20th Century Women (2016) by Mike Mills
Review by Lydia Creech
As a 21st century woman (I think I count, even if I was born in the ‘90s), who feels a bit Midnight in Paris-y towards the 70’s (cinema, at least), the first thing I was struck by in 20th Century Women was the detail. The way people dressed and kitchens looked and the music cues all stood out very sharply against a story that felt dreamy and nebulous. Mills has highlighted the universality of growing up and change (from generations to decades to presidents to seasons) by focusing in on the specificity of detail--the Birkenstocks and how one holds a cigarette and dying your hair red because Bowie did. The moment feels endless but also bound forever to this time and place.
20th Century Women is a bit of an idyll. Set in the summer of ‘79 but stretching out in either direction in time with the help of still photography and voice over, it has the quality of memory--the important bits stand out, but the edges are fuzzy. The aforementioned music cues--for example Talking Heads or The Raincoats or Benny Goodman--all feel specific and grounding, but when Roger Neil’s score comes in it's all floaty and ethereal, reminding us that this time has passed. The particulars of the story don’t seem to matter much; rather, the people and moments that leave a searing impact on your life are remembered and attempted to put into context after the fact.
The story, such as it were, of 20th Century Women is that of Dorothea (Annette Benning), a single mom who enlists the help of her boarder, Abbie (Greta Gerwig), and her son’s best friend Julia (Elle Fanning) to help raise her teenaged son the best way they can. That’s a basic plot summary, but really the story comes secondary to the loving portraits director Mike Mills paints of all these characters. On the podcast, Andrew talked about Mills self-portrait of himself as the teenaged son in the story and his path to “male allyship.” It’s a lovely journey and picture of growth, and I think the strongest testament and culmination (so far) to Mills’s path is the fact that he made this movie with portraits of the titular women just as complex and affecting as his own.
The three women at the heart of 20th Century Women relatable and flawed and funny and beautiful, and, frankly, aspirational. Julia plays the “love interest,” I guess, except she refuses that sort of relationship and pigeonholing. She has her own problems to figure out, and she doesn’t want to complicate her best friendship (except maybe she sends confusing signals, but, being a teenager is HARD, and when he comes right up to “you sleep with everyone but me,” the movie is NOT on his side). Abbie takes on the “cool older sister” role, but she’s also dealing with some extremely serious reproductive health problems. Dorothea lived through The Great Depression and can come off a bit aloof, but she’s deeply saddened by necessarily growing apart from her son and only child. Bening absolutely breathes life into the role, and she was robbed an Oscar nom (but I do want Huppert to take it for Elle) They’re all in different places, approach life differently, and occasionally clash, but that’s not to say they cancel each other’s influence out. Each woman has her own story, and each is treated as important, in its own right and as a part of everyone else’s story, too.

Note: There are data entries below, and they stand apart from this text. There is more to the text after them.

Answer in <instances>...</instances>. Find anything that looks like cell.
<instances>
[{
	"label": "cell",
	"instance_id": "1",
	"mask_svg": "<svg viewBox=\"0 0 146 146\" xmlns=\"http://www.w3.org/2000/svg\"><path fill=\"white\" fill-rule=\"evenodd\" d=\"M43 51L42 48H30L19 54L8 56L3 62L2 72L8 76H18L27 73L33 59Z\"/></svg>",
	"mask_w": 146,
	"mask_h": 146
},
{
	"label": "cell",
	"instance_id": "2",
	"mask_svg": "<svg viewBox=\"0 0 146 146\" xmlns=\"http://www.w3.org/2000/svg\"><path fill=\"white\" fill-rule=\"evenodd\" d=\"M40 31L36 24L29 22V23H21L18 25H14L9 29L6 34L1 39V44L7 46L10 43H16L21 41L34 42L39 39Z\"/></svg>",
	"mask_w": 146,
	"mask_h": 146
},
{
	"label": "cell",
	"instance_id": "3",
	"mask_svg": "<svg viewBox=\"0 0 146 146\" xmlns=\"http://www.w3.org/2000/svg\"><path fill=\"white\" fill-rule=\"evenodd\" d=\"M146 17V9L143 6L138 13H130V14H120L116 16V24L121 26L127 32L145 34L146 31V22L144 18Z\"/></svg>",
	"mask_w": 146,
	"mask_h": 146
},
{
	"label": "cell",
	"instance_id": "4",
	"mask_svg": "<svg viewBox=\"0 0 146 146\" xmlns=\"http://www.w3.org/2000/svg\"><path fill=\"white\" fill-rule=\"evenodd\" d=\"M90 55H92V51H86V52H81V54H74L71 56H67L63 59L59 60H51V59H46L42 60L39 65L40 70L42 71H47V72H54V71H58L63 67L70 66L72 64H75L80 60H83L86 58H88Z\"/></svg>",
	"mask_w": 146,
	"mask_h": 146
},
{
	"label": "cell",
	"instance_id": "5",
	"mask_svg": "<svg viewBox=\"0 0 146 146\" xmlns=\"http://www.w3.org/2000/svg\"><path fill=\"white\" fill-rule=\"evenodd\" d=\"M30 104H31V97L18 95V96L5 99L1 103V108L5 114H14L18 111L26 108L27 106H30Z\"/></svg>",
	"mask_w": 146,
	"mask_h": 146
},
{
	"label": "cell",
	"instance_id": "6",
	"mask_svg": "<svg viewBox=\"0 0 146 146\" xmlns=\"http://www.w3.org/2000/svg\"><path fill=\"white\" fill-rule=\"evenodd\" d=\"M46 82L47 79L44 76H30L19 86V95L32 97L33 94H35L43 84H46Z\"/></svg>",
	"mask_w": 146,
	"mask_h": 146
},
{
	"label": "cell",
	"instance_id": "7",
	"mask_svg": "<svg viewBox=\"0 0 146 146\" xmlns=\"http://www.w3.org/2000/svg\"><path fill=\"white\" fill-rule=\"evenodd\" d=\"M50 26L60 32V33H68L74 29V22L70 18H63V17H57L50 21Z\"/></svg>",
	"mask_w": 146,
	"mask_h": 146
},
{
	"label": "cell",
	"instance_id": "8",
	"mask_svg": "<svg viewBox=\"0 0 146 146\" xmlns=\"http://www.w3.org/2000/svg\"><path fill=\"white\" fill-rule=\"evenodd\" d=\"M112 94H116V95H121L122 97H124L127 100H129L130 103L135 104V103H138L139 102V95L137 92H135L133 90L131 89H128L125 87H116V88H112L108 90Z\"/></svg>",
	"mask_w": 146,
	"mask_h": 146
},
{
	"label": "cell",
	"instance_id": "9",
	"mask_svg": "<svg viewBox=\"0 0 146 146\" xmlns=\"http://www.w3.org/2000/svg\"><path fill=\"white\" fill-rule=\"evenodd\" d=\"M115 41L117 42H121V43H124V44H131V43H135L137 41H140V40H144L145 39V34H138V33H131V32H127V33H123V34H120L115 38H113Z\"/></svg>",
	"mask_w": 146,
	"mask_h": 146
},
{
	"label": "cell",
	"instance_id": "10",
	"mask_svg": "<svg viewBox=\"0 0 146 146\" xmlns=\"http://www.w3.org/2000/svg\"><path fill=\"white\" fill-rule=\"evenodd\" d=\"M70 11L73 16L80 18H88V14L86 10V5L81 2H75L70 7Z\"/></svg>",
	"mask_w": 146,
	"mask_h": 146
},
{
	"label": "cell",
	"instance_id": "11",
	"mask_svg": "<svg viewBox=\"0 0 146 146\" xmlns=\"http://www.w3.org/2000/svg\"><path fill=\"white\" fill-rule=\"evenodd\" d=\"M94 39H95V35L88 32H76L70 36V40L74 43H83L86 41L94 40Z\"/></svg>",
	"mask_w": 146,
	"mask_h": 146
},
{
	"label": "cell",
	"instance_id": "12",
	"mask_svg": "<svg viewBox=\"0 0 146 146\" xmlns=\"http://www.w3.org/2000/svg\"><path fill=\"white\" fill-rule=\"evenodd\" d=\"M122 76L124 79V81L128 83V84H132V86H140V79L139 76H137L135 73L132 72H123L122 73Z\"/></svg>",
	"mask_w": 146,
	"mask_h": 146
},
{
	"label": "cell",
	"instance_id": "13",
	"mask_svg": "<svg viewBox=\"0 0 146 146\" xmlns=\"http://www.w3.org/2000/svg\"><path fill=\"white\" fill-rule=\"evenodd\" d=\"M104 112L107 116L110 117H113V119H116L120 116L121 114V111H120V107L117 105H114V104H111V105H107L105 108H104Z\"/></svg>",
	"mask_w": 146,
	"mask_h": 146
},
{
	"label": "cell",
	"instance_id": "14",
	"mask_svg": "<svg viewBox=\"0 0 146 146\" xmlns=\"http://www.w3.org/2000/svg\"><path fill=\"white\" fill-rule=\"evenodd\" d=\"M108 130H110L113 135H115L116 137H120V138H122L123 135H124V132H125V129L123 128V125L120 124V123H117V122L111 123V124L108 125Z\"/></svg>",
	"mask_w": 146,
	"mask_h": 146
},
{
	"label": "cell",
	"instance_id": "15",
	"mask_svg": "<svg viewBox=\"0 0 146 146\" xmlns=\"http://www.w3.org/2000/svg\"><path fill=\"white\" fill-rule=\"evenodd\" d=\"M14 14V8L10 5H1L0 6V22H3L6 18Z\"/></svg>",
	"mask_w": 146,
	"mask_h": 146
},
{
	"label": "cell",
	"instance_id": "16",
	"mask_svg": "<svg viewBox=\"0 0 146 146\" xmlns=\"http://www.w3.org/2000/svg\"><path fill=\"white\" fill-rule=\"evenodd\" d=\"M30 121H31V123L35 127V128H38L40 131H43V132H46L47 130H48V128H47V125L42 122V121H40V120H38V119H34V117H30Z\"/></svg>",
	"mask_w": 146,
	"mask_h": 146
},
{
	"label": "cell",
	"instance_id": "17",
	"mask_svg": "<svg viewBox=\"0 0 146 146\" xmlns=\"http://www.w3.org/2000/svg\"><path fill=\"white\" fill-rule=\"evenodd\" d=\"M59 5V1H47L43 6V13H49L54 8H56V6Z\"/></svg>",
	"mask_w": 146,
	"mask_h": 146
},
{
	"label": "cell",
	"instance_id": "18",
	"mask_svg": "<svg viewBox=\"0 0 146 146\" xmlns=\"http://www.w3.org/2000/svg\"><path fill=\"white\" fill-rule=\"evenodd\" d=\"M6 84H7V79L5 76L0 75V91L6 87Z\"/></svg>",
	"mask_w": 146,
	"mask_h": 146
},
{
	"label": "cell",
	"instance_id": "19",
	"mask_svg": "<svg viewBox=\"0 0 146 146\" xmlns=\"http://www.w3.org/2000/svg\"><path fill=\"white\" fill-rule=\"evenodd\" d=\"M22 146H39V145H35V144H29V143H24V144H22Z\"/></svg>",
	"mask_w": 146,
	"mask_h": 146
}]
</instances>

Just telling you some details of each woman’s life doesn’t get to how affecting it was to see them treated so carefully and completely onscreen, and I’m grateful to Mills for taking the time. I had such a strong strong reaction to just seeing ordinary women’s lives given a cinematic treatment. I saw bits of myself in Julia and Abbie, and I hope I can be as independent and self-assured (even when she’s not!) as Dorothea one day. It’s partly a failure on my part to seek these stories out (they do exist), but also a failure on the part of the industry to make and promote woman-centered films. As we frequently discuss on the podcast, your dollar at the boxoffice is your vote for the types of movies you want to see more of, and I hope you will take the time and go see this, too!